Angelo had not read in years, but he suddenly took the words the authorities wanted him to learn, and he began to read. And he added more to the story.

 

He learned Caravaggio’s story.

He learned Jesus’ story.

He learned the story of Matthew 25.

 

He learned about the charity that owns the painting and the church, and about the work they do. He began to notice the small and large mercies that the people of Naples practice every day. He began to be merciful himself.

 

And then he was transferred to another church, another painting. It just happens, there is no reason for it.

 

But about the same time, he discovered that his wife was having an affair.

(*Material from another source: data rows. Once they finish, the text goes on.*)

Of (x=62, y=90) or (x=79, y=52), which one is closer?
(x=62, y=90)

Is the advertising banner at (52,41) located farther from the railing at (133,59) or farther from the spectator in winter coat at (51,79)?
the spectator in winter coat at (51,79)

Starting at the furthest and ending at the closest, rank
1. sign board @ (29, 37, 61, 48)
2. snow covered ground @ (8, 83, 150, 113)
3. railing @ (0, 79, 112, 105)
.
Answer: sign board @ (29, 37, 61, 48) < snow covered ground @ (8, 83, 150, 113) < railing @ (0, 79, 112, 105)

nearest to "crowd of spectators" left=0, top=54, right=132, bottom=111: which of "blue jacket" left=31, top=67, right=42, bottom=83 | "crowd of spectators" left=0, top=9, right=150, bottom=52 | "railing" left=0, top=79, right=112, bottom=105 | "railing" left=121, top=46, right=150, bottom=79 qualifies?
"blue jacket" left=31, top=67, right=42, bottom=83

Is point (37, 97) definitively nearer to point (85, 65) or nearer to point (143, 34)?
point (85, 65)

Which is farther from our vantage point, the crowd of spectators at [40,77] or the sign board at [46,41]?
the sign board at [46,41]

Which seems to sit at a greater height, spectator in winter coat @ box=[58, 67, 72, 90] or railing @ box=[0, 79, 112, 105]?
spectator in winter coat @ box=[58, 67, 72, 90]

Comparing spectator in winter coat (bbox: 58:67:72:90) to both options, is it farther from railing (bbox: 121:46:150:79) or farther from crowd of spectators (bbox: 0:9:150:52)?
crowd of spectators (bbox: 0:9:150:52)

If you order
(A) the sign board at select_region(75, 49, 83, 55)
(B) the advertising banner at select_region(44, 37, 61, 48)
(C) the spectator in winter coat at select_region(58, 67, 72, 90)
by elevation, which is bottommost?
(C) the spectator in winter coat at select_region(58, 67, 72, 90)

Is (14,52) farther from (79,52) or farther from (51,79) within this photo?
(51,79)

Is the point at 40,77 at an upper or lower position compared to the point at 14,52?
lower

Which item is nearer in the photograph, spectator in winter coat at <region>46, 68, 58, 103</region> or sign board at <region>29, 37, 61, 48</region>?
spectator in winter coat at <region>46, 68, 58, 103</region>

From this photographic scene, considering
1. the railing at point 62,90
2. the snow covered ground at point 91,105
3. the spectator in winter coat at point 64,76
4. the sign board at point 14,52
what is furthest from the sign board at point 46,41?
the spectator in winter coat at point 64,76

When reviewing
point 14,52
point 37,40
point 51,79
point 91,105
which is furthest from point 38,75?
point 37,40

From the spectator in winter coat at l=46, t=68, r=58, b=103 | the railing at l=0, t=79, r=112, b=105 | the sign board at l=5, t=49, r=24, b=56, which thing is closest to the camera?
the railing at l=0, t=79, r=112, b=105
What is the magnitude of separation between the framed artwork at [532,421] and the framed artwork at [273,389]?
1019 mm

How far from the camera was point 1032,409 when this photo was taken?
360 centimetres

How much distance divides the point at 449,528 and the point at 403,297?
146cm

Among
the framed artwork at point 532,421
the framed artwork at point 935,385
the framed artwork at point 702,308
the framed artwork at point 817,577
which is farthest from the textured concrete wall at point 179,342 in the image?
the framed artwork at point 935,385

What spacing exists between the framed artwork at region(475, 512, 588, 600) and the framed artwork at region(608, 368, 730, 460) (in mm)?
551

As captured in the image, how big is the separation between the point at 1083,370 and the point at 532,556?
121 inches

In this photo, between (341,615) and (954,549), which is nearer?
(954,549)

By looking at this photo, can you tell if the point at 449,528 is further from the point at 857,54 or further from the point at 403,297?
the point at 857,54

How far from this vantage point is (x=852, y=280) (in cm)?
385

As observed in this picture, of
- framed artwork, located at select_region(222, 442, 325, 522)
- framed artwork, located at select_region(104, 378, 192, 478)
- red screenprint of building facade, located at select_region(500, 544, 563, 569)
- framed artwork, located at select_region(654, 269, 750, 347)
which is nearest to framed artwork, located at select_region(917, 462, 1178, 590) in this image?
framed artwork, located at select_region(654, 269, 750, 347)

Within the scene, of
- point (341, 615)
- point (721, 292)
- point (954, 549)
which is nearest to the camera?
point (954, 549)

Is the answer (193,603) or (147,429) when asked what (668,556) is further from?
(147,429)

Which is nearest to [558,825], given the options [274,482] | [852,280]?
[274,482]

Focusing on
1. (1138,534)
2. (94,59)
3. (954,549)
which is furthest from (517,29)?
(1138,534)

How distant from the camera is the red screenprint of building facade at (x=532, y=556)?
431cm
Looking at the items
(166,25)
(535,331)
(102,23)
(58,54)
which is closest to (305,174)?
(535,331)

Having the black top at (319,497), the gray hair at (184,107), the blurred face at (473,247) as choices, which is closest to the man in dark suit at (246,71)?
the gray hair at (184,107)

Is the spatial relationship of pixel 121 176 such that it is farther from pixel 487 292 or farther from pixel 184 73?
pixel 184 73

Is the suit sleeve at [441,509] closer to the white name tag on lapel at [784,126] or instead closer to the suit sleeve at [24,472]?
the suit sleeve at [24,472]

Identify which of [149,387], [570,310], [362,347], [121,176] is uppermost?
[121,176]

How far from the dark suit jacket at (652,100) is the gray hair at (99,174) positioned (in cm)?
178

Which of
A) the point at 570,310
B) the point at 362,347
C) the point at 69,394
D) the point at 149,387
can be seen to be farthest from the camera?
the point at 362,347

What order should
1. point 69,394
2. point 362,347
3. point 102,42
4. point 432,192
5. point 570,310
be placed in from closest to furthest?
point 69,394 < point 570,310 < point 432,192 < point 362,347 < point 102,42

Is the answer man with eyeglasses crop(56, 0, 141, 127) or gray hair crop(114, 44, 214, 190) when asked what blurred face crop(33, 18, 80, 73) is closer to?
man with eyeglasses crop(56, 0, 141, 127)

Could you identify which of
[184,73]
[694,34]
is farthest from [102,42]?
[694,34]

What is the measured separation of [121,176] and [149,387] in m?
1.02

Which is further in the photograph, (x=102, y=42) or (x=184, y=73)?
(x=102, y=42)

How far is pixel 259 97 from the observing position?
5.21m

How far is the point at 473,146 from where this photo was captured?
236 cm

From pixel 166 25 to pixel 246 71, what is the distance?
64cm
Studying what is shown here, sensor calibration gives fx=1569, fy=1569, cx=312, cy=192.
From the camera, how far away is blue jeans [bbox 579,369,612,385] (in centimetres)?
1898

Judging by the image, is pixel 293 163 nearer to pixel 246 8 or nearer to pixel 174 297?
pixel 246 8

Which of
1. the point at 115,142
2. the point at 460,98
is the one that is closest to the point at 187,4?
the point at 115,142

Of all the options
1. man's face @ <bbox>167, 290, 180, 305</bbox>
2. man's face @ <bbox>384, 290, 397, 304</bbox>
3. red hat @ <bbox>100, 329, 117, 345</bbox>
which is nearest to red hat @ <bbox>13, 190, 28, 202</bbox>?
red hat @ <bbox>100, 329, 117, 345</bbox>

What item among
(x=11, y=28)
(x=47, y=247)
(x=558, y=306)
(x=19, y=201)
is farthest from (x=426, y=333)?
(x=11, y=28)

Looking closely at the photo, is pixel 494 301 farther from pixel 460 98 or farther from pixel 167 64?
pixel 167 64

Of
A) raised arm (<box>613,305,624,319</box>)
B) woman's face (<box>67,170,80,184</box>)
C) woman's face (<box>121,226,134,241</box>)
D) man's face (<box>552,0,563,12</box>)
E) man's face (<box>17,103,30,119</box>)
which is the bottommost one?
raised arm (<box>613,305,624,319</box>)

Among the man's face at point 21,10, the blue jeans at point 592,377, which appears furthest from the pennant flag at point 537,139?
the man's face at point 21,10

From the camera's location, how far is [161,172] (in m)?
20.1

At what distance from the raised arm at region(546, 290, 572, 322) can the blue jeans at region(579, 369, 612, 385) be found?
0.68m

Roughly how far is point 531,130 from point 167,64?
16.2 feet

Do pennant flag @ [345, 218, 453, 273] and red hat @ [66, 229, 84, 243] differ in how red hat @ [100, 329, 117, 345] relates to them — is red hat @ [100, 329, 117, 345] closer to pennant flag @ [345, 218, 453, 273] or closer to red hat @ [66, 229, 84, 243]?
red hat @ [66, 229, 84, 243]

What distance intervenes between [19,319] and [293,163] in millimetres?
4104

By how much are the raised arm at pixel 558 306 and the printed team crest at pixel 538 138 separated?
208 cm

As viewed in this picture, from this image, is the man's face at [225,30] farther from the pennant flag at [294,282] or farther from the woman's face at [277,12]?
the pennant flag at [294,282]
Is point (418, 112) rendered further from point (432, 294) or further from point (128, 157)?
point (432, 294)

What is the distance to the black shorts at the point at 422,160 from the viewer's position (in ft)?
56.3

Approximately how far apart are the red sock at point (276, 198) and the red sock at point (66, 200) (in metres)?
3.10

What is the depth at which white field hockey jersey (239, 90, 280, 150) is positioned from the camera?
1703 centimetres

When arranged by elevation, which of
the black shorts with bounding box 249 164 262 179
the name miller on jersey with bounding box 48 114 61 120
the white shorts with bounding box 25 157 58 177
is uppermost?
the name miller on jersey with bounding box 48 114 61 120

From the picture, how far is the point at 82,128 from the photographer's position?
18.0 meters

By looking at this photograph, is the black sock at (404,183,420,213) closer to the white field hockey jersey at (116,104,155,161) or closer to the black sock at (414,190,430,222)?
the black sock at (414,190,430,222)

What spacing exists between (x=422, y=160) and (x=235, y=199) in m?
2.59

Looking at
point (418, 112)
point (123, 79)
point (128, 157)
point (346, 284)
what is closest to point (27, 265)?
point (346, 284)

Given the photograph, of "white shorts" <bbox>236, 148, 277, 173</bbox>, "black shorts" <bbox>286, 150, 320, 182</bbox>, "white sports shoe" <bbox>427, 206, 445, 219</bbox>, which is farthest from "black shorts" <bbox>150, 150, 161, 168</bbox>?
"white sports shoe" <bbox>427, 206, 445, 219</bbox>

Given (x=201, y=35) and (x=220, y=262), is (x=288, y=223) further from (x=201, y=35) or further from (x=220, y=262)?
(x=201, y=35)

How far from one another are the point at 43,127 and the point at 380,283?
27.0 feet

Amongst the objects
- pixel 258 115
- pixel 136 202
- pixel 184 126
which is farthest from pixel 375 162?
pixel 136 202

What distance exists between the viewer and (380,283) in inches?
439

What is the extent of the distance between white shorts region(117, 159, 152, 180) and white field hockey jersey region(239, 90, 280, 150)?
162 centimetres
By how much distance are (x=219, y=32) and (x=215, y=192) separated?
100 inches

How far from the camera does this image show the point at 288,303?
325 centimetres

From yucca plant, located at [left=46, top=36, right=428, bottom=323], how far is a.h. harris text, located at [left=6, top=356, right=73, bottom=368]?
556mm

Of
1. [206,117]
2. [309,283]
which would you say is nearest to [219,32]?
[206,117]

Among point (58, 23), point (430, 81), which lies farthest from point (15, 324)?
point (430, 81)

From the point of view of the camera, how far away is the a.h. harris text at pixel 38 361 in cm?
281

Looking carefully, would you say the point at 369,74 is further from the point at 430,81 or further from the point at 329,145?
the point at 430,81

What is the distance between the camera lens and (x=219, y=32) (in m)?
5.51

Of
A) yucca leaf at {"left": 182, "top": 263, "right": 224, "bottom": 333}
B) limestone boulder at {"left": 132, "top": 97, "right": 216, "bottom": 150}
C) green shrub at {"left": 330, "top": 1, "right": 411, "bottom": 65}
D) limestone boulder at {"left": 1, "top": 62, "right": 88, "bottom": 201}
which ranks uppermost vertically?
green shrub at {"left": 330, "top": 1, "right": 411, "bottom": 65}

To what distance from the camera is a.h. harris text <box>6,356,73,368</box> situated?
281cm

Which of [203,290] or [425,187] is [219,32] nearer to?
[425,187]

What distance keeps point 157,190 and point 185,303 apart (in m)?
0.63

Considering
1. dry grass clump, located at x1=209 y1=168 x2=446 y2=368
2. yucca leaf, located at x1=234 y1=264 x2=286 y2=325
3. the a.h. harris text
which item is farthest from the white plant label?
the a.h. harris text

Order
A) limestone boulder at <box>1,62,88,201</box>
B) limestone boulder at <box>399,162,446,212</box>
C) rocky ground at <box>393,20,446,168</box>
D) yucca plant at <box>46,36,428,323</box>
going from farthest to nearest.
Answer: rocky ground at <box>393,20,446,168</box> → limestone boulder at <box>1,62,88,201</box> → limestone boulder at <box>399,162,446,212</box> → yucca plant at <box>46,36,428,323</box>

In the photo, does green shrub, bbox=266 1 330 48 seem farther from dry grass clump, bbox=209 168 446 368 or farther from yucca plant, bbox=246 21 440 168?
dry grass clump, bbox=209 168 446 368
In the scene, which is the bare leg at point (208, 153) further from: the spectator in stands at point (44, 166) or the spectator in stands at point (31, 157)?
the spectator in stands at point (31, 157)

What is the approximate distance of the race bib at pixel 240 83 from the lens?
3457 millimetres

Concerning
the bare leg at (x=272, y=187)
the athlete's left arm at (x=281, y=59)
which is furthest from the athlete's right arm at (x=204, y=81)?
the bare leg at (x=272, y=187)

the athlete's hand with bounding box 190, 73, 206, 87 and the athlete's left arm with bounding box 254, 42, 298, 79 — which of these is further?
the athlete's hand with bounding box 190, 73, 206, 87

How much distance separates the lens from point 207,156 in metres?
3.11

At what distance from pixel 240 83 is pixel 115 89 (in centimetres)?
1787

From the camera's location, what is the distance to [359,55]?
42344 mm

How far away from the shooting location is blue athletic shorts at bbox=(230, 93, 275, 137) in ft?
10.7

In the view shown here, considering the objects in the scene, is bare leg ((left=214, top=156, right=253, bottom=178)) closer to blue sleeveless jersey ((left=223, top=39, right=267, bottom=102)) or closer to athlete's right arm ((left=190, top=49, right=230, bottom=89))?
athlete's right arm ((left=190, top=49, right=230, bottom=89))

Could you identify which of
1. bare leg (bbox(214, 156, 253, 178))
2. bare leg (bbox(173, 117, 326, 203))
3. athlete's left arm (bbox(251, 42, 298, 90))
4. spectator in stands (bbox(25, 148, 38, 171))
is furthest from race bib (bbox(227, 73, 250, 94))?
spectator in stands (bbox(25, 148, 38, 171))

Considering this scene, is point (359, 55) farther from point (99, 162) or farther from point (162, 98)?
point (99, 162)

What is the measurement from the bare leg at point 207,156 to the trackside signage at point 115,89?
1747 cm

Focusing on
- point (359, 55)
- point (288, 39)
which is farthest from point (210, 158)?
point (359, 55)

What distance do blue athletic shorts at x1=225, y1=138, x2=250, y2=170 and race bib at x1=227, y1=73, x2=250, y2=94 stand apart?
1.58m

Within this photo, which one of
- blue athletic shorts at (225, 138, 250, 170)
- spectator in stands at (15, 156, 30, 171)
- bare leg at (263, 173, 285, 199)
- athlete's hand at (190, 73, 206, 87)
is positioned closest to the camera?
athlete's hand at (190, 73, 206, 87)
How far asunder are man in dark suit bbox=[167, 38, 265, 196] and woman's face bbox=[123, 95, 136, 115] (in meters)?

He invited her family to his house, and they waited for her to come home-

And then he announced that he knew, and he kicked her out.

And then, he disappeared.

 

Because you see, in Naples, when a woman has an affair, the husband only has three options.

Kill himself.

Kill her lover.

Or go to America.

And Angelo could not go to America.

 

But there were two friends- Idanna and Terrance- visitors to the painting who had been taught about the painting by Angelo.

 

And they were looking for him, and they found him. And they feared for what he might do. So one day they took him to the painting, and reminded him what it said about mercy.

 

About forgiveness.

About Caravaggio, running for his life.

 

Angelo knew that, of course. He was on that same journey when he first came to the painting. And he was in a tight spot now, trying to get from here, to there.

 

But he could not make that next step. He just couldn’t.

Until one day he came again, and thought about everything he knew about mercy.

 

Then, he did the unthinkable. Not in Naples. He forgave his wife- and much to his surprise, he learned that she still loved him.

 

All because he learned the words, and discovered what they met, and was able to see the story of God’s mercy- and human mercy- right before his very eyes.

 

I pray that it will be the same with me, and for us, as we continue to journey from here to there, living our lives in him.

 

In the name of the Father, Son and Holy Ghost. Amen.